START Task inputs

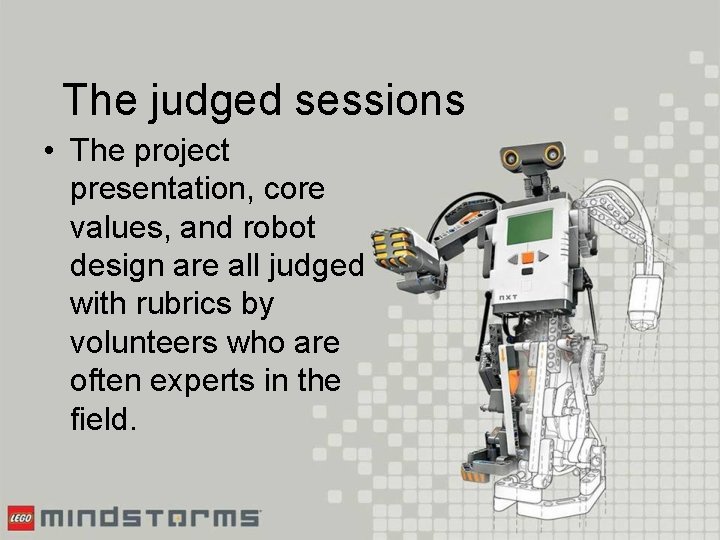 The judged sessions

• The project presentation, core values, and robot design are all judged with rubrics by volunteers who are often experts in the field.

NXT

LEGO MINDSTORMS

END Task inputs
START Task inputs

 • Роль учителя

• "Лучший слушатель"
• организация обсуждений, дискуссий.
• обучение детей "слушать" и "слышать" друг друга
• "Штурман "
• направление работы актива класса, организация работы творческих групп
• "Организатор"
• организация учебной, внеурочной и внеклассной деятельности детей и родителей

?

END Task inputs

■ **Your task**
From the material above, copy each line that includes the word "детей".

■ **Written reply**
• обучение детей "слушать" и "слышать" друг друга
• организация учебной, внеурочной и внеклассной деятельности детей и родителей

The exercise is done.